Biotechnologies : Un Haut Conseil pour décider du sort des OGM

Christian Gloria

Le Grenelle de l'environnement a accouché du Haut Conseil des biotechnologies. La nouvelle structure est attendue au tournant dans ses avis sur les OGM.

C'est une des premières retombées concrètes du Grenelle de l'environnement. Le 22 avril, Jean-Louis Borloo, ministre de l'Écologie et Chantal Jouanno, secrétaire d'État à l'Écologie ont lancé le Haut Conseil des biotechnologies (HCB) en nommant officiellement la présidente du CNRS, Catherine Bréchignac, à sa tête. La nouvelle structure sera chargée d'évaluer les biotechnologies en général et les OGM en particulier. Elle reprend en ce sens les missions d'évaluation de feu les commissions du génie génétique et du génie biomoléculaire. Composée d'une majorité de scientifiques, celles-ci étaient jugées trop partiales en faveur des OGM. Cette fois-ci, le HCB comporte aussi bien des experts scientifiques que des représentants de la société civile pour apporter un avis sur les conséquences sociétales de certaines prises de décision.

Définir le sans OGM

« Nous espérons que la question des OGM sera abordée enfin de manière apaisée, communiquent conjointement Gnis, Oléosem, Seproma et UIPP. Nous souhaitons vivement que la nouvelle autorité contribuera à apporter au gouvernement tous les éléments nécessaires pour que se concrétise enfin le libre choix de produire et de consommer avec ou sans OGM. » Une question en suspens est effectivement : y a-t-il une chance en France de revoir autorisée la culture de plantes transgéniques en plein champ ? On imagine à l'avance les confrontations qu'engendrera une telle question quand elle sera posée entre les quelque 63 membres du Haut Conseil.
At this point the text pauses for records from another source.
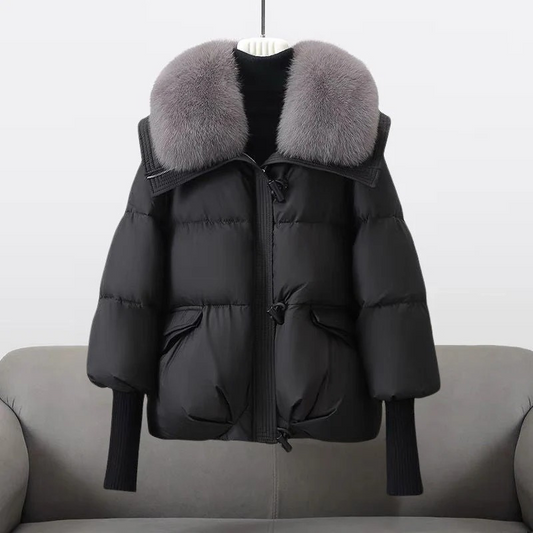 Damen luxuriöse Daunenjacke in elegantem Design für den Winter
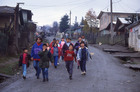 Niños de la población Lolquellén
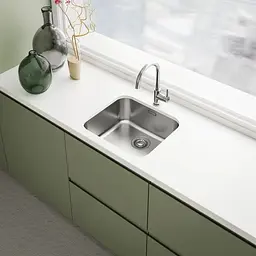 Кухонна мийка Franke Smart, нерж.сталь, прямокутник, без крил, 480х450мм, чаша - 1, накладна, SRX 110-45, нерж полірів. - мініатюра 2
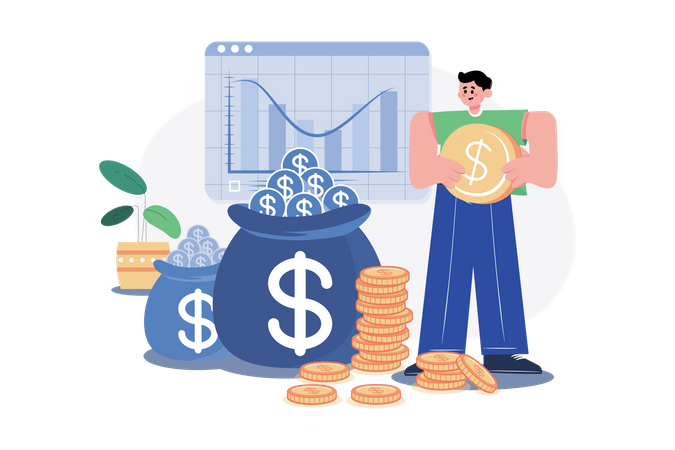 Take investment profit  Illustration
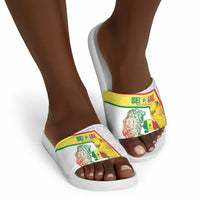 Senegal Football Slide Sandals 2026 Come On Lions de la Teranga - Wonder Print Shop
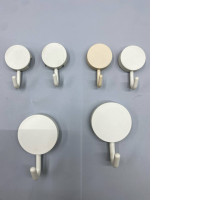 Set of 6 Wall-mounted clothes hooks for home.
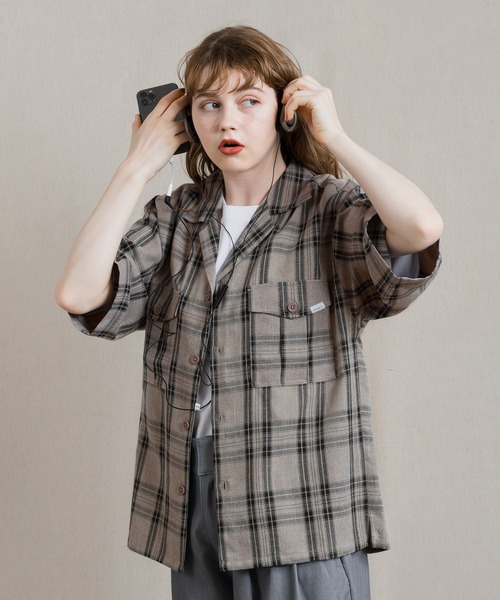 「MUHET」 半袖シャツ MEDIUM ブルー レディース_画像9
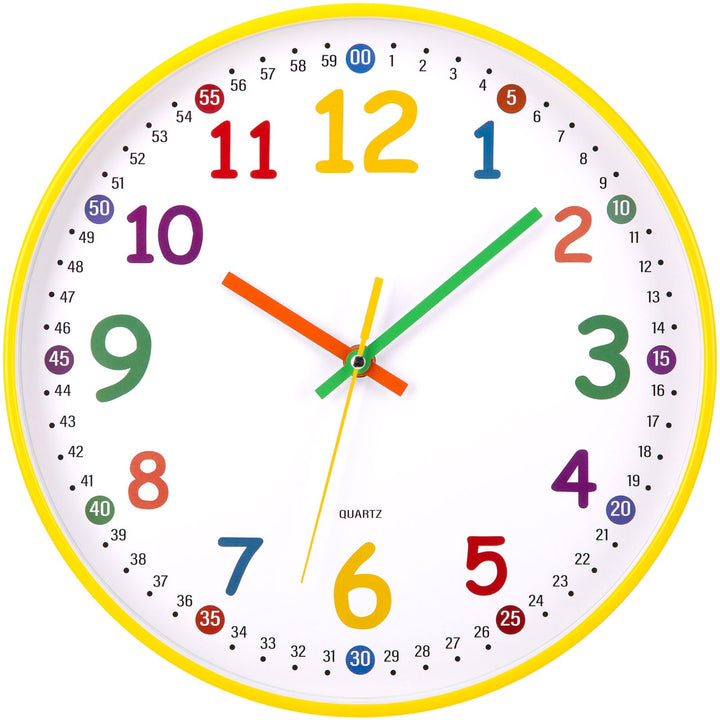ACCSHINE Wanduhr Kinder Lautlos Wanduhr Vintage 30cm Quarz Gross Batterie Betriebene Einfach zu Lese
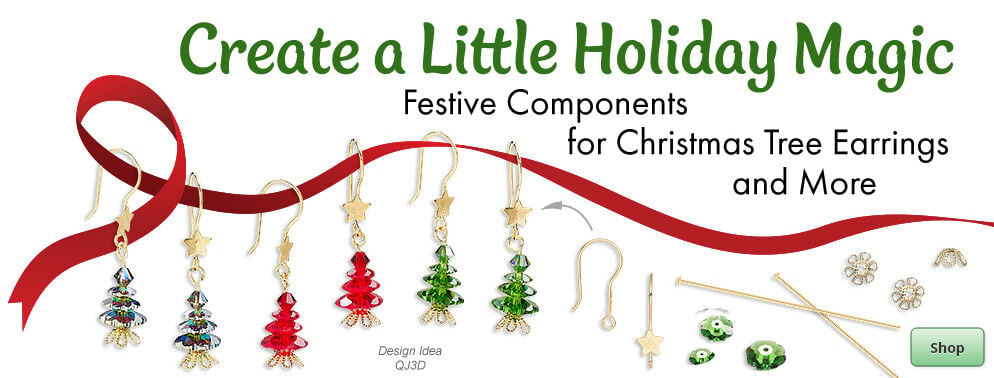 Shop Festive Components for christmas tree earrings and more.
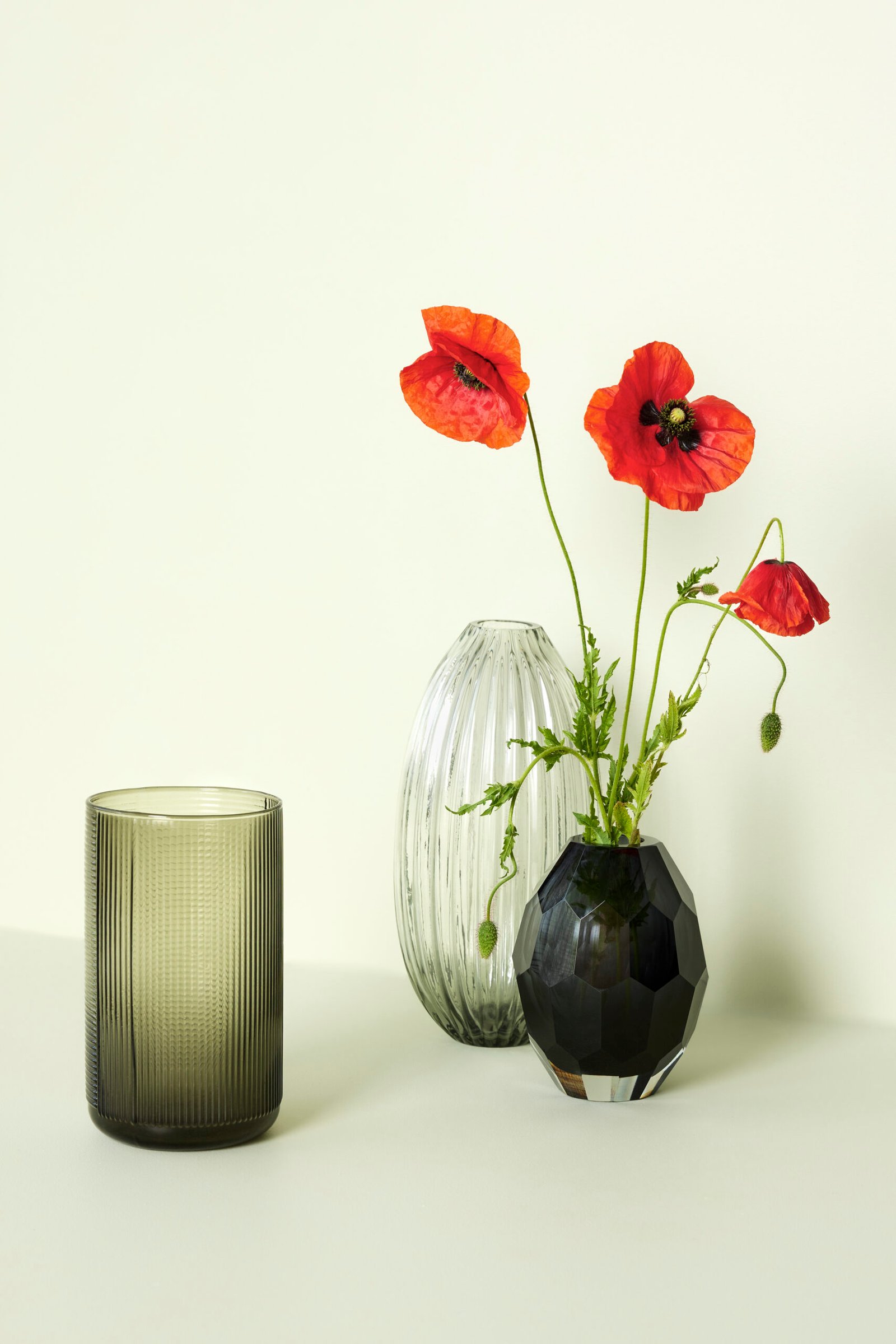Facet Vase Burgundy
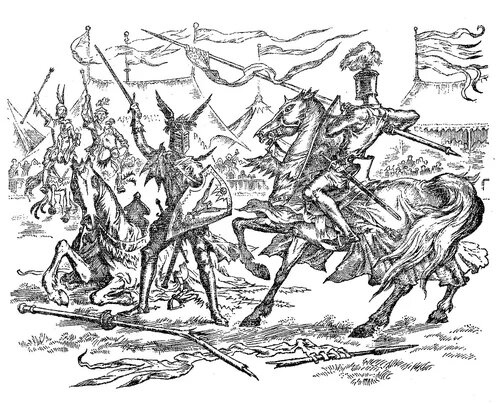 Иллюстрация Ивана Кускова к роману "Айвенго"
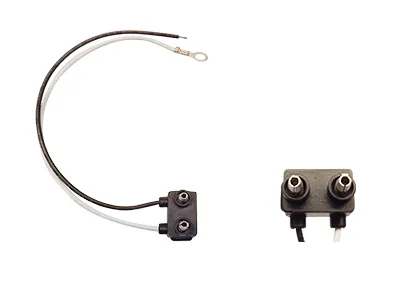 2-3 Pole 12" Lead .156 Male Bullet W/#6 Ground 90 Degree Connector Wire Strip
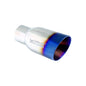 Megan Racing 3.5" Rolled 2.5" Inlet Round Slanted Burnt Blue Universal Muffler Tip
Certains s'affichent clairement pro-OGM, d'autres anti-OGM…
Le HCB s'est réuni pour la première fois le 12 mai et devait apporter son analyse sur la définition du « sans OGM ». En fait, la réunion s'est résumée à une prise de contact entre les membres et le règlement d'affaires purement administratives. La discussion sur le « sans OGM » commencera véritablement à la prochaine réunion programmée le 18 juin et portera sur les seuils marquant la frontière entre ce qui sera considéré « sans OGM » ou « à base d'OGM » que ce soit sur les semences, les cultures, les produits finis…

Catherine Bréchignac présidente du HCB (Haut Conseil des biotechnologies). (C. Gloria)

Catherine Bréchignac présidente du HCB (Haut Conseil des biotechnologies). (C. Gloria)

 

À l'échelle de l'europe

Gageons que la présidente du HCB saura faire avancer les débats. Spécialiste de physique atomique, Catherine Bréchignac se désigne elle-même comme une citoyenne à part entière dans son engagement au sein du Haut Conseil. Elle n'a pas de parti pris connu sur les OGM. C'est ce qui était recherché pour la présidence du HCB. Au sein du CNRS, Catherine Bréchignac est reconnue pour son intégrité. « Je serai intransigeante sur l'indépendance par rapport aux politiques et aux industriels. Mais qu'il y ait des avis contradictoires ne me dérange pas. Je suis capable de travailler avec tout le monde », assurait-elle dans les colonnes du Figaro.
Jean-Louis Borloo veut porter l'expertise à la française du HCB à une échelle européenne, remettant en cause en particulier les avis portés par l'EFSA(1) sur les OGM. Les derniers revirements sur les cultures transgéniques vont dans son sens. Divers pays européens se rebiffent contre la Commission européenne et la volonté de celle-ci d'imposer la culture de plantes transgéniques. L'Allemagne est en tête de la contestation, en interdisant à son tour le maïs MON 810. L'expérience française fait des émules.

(1) Autorité européenne de sécurité des aliments.